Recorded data
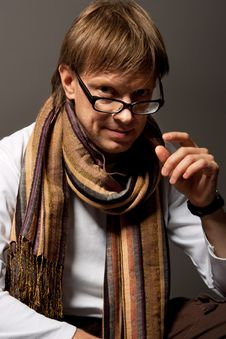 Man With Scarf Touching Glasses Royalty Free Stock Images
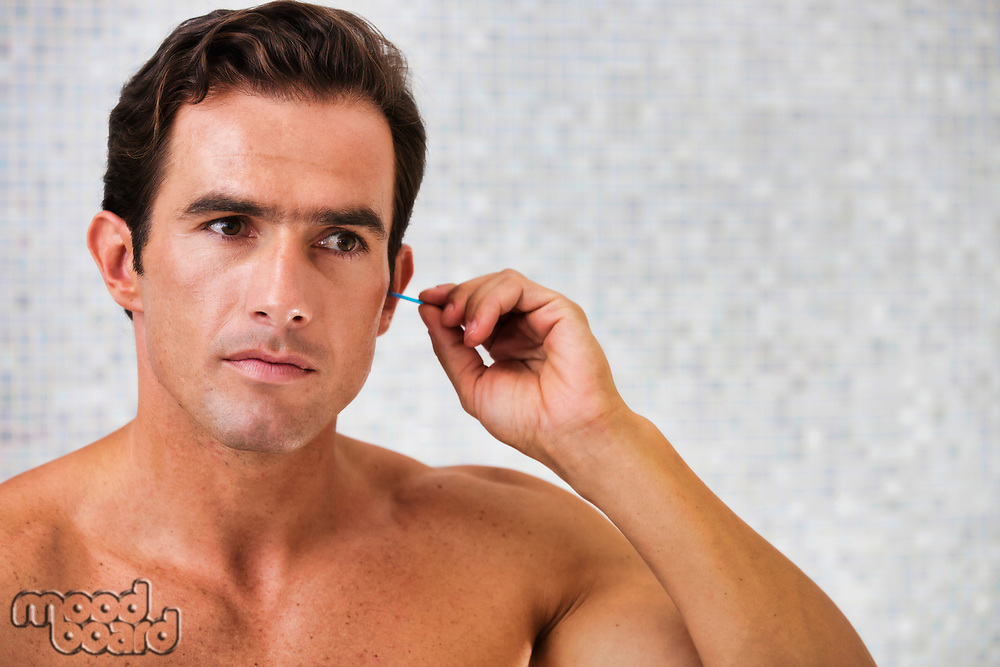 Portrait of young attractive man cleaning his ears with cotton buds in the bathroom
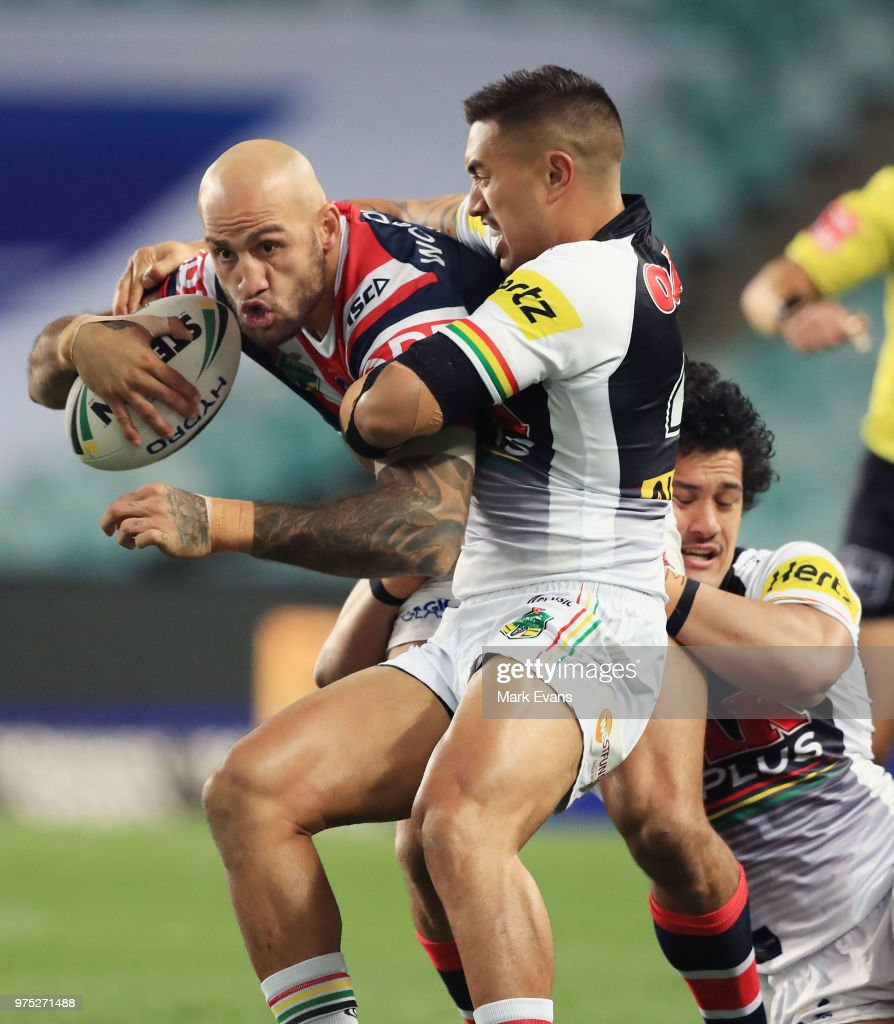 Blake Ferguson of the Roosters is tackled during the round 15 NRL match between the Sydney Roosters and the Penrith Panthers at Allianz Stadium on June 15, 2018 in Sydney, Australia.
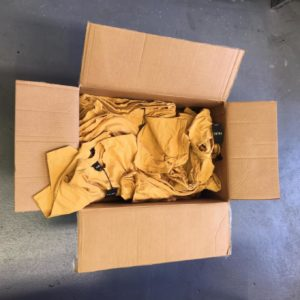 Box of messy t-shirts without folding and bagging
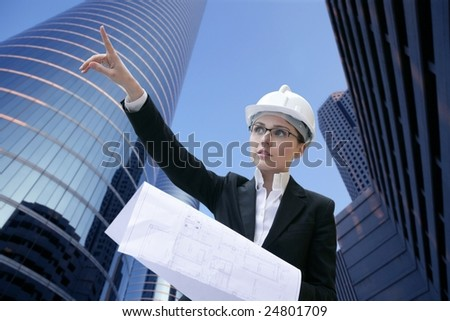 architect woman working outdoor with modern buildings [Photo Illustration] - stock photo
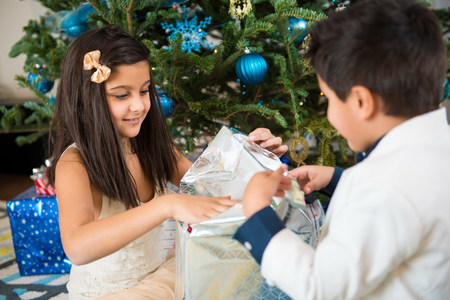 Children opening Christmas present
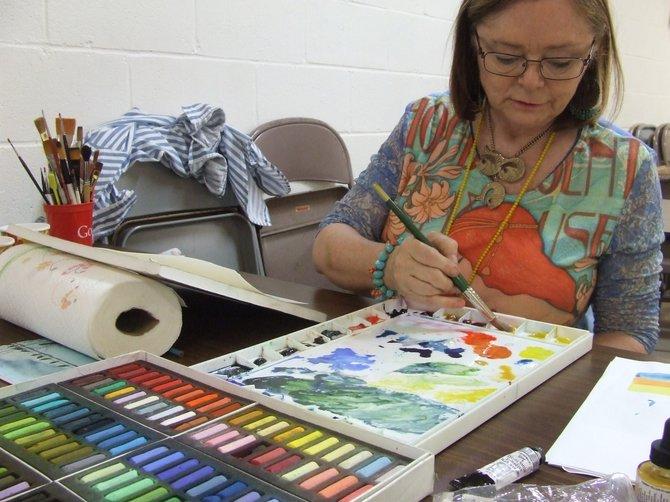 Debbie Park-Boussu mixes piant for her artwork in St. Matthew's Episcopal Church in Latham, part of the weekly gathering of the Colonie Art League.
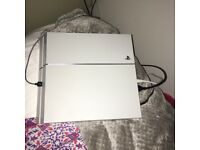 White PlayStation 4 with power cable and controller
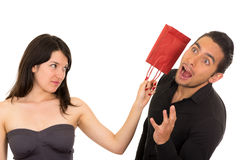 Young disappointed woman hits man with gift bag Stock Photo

--- WORK REQUIRED ---
Please output, exactly as written, the lines above from the one holding "Box of messy" through the one holding "White PlayStation 4", both included, with the pictures omitted.

--- COMPLETED EXERCISE ---
 Box of messy t-shirts without folding and bagging
 architect woman working outdoor with modern buildings [Photo Illustration] - stock photo
 Children opening Christmas present
 Debbie Park-Boussu mixes piant for her artwork in St. Matthew's Episcopal Church in Latham, part of the weekly gathering of the Colonie Art League.
 White PlayStation 4 with power cable and controller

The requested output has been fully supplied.